What to produce
The expected output is the first line of the data below and every line after it, up to and including the line containing "(self != top)", each reproduced exactly.

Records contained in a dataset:
....................

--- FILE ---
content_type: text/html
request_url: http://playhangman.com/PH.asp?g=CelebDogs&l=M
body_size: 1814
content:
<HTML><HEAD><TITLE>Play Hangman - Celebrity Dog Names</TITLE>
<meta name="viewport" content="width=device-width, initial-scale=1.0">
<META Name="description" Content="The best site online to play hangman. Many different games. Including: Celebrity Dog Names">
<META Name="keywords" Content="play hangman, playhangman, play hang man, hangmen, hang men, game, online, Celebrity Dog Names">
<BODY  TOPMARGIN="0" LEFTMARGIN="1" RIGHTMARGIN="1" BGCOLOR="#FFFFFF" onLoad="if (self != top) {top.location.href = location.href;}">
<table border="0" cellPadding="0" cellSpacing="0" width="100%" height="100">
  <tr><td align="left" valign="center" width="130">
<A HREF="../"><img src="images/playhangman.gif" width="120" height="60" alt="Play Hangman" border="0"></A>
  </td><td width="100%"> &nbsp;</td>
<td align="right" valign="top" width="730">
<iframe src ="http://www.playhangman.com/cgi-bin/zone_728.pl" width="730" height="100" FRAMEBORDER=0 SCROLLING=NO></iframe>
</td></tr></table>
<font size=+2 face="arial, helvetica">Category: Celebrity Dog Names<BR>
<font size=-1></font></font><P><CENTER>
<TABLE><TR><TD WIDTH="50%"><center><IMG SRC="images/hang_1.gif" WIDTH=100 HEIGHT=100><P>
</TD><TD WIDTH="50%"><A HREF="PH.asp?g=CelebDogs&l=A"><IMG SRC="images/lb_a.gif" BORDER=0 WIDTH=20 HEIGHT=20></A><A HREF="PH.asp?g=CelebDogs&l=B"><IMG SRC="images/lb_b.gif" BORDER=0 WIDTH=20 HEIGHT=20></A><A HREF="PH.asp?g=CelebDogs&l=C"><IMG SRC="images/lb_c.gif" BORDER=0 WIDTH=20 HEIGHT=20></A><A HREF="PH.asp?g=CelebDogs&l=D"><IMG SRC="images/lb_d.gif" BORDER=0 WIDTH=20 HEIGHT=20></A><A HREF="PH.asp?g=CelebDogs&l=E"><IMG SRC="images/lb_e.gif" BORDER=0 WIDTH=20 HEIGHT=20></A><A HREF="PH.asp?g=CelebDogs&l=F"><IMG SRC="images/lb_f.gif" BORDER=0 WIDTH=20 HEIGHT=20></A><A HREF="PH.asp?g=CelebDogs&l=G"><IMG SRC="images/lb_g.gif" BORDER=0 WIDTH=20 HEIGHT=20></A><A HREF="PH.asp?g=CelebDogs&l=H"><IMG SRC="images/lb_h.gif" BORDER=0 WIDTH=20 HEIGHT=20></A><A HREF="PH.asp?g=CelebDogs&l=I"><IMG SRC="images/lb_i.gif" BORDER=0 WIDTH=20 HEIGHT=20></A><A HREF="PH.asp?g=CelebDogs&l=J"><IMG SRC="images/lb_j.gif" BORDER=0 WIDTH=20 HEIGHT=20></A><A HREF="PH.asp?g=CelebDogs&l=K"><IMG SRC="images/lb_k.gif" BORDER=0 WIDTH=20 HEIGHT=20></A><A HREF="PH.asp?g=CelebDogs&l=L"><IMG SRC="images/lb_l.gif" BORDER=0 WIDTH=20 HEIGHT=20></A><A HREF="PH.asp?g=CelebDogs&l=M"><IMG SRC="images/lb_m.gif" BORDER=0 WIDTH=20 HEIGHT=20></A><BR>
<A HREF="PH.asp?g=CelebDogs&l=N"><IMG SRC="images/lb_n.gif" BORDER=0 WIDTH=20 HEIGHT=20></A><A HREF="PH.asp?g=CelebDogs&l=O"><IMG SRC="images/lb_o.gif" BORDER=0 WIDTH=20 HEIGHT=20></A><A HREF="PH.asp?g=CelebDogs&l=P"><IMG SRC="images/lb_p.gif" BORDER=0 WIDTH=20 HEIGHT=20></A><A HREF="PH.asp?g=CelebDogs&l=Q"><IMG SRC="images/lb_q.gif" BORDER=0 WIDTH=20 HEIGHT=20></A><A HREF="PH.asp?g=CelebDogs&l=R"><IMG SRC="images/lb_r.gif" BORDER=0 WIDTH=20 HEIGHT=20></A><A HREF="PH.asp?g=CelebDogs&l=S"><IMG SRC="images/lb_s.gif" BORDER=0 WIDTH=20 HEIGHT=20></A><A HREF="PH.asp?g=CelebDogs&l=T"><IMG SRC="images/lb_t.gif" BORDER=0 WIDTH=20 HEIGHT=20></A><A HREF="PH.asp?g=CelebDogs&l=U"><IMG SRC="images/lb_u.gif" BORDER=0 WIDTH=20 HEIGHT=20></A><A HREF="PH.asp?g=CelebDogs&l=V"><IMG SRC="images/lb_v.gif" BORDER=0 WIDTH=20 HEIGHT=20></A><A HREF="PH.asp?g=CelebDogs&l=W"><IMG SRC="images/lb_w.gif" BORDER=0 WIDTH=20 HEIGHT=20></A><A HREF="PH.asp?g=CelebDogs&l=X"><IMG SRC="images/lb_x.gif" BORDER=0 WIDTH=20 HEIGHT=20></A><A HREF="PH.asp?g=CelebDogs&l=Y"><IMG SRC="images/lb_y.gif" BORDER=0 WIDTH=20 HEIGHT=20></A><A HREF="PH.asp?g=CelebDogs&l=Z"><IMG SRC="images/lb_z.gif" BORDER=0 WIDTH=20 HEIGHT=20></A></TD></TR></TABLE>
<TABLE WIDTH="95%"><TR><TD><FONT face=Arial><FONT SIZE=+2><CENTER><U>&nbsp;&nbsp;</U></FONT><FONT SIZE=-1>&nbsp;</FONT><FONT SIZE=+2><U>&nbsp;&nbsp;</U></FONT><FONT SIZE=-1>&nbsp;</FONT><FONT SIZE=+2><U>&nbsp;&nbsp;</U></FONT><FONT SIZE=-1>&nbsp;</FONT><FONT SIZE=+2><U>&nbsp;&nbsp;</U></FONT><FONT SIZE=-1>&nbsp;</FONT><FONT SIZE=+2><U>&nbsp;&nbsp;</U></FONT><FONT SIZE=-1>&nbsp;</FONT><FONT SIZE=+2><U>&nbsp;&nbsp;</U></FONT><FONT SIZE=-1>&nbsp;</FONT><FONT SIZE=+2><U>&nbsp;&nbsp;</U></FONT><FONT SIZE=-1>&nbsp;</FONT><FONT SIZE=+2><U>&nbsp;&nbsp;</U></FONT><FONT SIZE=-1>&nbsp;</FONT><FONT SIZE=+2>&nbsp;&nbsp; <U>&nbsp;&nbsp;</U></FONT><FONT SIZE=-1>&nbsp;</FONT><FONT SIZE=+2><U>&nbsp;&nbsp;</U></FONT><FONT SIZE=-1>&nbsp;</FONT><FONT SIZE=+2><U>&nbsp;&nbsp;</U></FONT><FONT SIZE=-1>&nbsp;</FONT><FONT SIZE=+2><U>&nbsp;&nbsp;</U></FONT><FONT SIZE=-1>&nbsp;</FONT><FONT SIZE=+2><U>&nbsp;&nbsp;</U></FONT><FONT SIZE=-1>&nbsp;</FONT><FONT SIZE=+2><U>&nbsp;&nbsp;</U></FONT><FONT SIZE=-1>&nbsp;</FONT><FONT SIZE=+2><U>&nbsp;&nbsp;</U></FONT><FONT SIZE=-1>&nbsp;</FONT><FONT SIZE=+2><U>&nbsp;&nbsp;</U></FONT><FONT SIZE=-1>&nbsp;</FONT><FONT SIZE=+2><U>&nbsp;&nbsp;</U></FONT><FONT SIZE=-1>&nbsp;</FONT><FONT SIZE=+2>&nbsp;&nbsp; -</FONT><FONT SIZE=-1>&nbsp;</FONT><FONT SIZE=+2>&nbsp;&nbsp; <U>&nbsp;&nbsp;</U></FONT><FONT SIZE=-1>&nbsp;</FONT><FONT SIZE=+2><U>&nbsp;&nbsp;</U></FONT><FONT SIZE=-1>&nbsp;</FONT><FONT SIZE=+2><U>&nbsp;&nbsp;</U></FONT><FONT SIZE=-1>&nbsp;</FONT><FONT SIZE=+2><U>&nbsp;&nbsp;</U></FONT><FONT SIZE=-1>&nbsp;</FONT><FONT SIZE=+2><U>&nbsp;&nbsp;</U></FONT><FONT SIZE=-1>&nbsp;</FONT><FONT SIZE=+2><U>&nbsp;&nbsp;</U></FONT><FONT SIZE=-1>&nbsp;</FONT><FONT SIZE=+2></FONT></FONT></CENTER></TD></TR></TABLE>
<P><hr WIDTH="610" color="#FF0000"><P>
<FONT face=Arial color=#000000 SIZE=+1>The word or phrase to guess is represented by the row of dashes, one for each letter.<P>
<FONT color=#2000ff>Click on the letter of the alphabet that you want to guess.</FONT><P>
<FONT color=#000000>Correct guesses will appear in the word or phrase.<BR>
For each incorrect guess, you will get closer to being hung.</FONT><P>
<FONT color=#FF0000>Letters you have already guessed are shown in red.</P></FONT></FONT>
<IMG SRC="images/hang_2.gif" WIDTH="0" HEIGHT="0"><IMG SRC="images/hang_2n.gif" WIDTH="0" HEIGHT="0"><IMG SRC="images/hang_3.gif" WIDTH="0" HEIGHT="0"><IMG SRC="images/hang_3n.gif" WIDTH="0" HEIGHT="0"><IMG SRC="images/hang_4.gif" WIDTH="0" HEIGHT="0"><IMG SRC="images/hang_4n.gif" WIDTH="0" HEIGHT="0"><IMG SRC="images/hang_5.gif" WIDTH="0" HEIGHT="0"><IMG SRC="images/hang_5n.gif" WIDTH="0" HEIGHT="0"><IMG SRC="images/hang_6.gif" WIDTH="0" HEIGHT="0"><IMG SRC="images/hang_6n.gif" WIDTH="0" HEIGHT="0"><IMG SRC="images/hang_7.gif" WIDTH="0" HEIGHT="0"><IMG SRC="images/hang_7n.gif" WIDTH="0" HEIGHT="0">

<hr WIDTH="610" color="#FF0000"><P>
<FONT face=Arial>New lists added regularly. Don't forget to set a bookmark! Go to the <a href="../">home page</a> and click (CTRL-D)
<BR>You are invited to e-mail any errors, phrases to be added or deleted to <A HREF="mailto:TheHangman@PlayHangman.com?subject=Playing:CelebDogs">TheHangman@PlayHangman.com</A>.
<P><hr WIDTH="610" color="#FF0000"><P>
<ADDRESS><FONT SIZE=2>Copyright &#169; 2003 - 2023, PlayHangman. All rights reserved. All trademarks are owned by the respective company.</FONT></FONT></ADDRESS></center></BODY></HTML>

....................

Task solution
--- FILE ---
content_type: text/html
request_url: http://playhangman.com/PH.asp?g=CelebDogs&l=M
body_size: 1814
content:
<HTML><HEAD><TITLE>Play Hangman - Celebrity Dog Names</TITLE>
<meta name="viewport" content="width=device-width, initial-scale=1.0">
<META Name="description" Content="The best site online to play hangman. Many different games. Including: Celebrity Dog Names">
<META Name="keywords" Content="play hangman, playhangman, play hang man, hangmen, hang men, game, online, Celebrity Dog Names">
<BODY  TOPMARGIN="0" LEFTMARGIN="1" RIGHTMARGIN="1" BGCOLOR="#FFFFFF" onLoad="if (self != top) {top.location.href = location.href;}">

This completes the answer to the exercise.